* Cuplikan Halaman *
Selasa, 09 Desember 2008

The Real Watcher

Pernah suatu ketika, yayasan SMA saya dulu mengadakan suatu acara pertunjukan seni besar-besaran dan saya ditunjuk untuk melakukan atraksi bersama kelompok dalam acara tersebut. Acara itu bertempat di Sabuga, balairung ITB dengan kapasitas penonton lebih dari 1000 orang–dengan kata lain ini pertunjukan besar saya yang pertama dan terakhir di SMA–and I promise to do my best walaupun durasi pertunjukan sebenarnya yang akan saya tampilkan paling-paling hanya 1 menitan. Karena acara berlangsung selama 2 hari dengan tiga kali pertunjukan, maka saya terus berlatih dan berlatih keras untuk menampilkan gerakan sesempurna mungkin (paling tidak enggak malu-maluin di atas panggung, deh).


Ketika pertunjukan pertama selesai dan saya telah memberikan sebagus yang saya bisa pada waktu itu, saya menanyakan komentar teman yang menonton. Dan yang paling membuat saya shock adalah bahwa dia sama sekali tidak tahu saya di mana menampilkan apa dan mengapa saya di sana (karena sebenarnya anak kelas 3 SMA tidak boleh ikut karena harus fokus pada ujian). Jadi selain buat menambah jumlah pemain dalam atraksi, buat apa saya perform gila-gilaan di atas panggung sana–karena saya sama sekali tak dilihat? Lain halnya kalau saya perform solo, mungkin semua mata akan memandang pada saya, tapi...dalam kelompok yang perform kurang dari 1 menit? I don't think so. Lagipula enggak ada yang nyadar atraksi apa yang saya lakukan kecuali bagi orang-orang yang mengerti benar saya sedang melakukan apa.

* Informasi Tercantum *
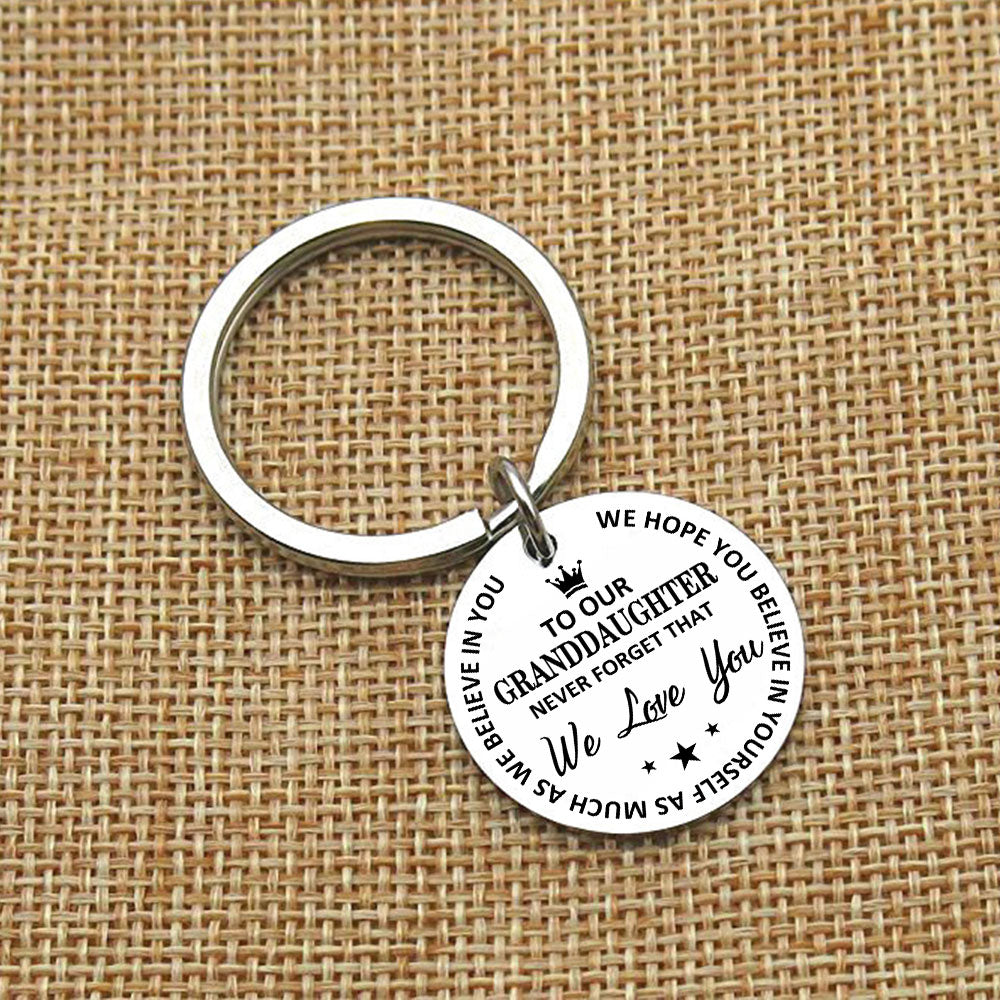 To Our Granddaughter Believe In Yourself Keychain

* Yang Dikerjakan *
(a) Untuk setiap pernyataan di bawah ini, tentukan apakah isinya sesuai dengan cuplikan halaman. Jawab ya atau tidak, lalu kutip kata-kata penentunya dari cuplikan tersebut. (i) Acara itu berlangsung selama dua hari dengan tiga kali pertunjukan. (ii) Penulis tampil seorang diri di atas panggung. (iii) Balairung tempat acara itu hanya menampung kurang dari 500 penonton.
(b) Teruskan tulisan dalam cuplikan halaman dari kalimat terakhir yang ada.

* Jawaban *
(a)
(i) Ya: "Karena acara berlangsung selama 2 hari dengan tiga kali pertunjukan"
(ii) Tidak: "saya ditunjuk untuk melakukan atraksi bersama kelompok dalam acara tersebut"
(iii) Tidak: "dengan kapasitas penonton lebih dari 1000 orang"

(b)
Pertunjukan kedua berlangsung mengerikan. Mental saya sudah down dan mulai berpikir "Ah, kalau nggak ada yang nyadar sih kesalahan kecil-kecilan enggak apa lah!" Betul. Saya sendiri merasa apa yang saya lakukan di atas panggung pada sesi kedua benar-benar asal-asalan. Saya melakukan banyak kesalahan (tempo salah, gerakan akhir salah–walau memang enggak ada yang nyadar kecuali diri sendiri). Ketika sesi kedua usai, saya ditanya oleh rekan kelompok kenapa saya yang SMA kelas 3 mau-maunya ikut pertunjukan padahal teman-teman saya yang lain sedang enak-enaknya libur? Saya tertegun. "Oh iya, ya? Bodoh banget nggak pernah tanya… sebenarnya BUAT APA saya di sini? Saya bisa enak-enakan tidur di rumah daripada latihan melulu dan menguras tenaga, waktu!"

Tapi, saya mendapatkan jawabannya waktu giliran kelompok kami untuk tampil pada sesi terakhir. Rekan senior saya memberikan semangat kalau ini adalah pertunjukan terakhir dan kita harus melakukan yang paling baik untuk yang terakhir! Pelatih menyuruhku untuk berdoa bersama demi suksesnya penampilan terakhir kami. Pertama saya bingung karena biasanya yang berdoa adalah para senior. Tapi saya mengangguk menyetujuinya. “...dan Tuhan, berkati kami di atas panggung, supaya apa yang telah kami latih selama ini tidak sia-sia… dan segala kemuliaan adalah untuk-Mu saja! Amin!”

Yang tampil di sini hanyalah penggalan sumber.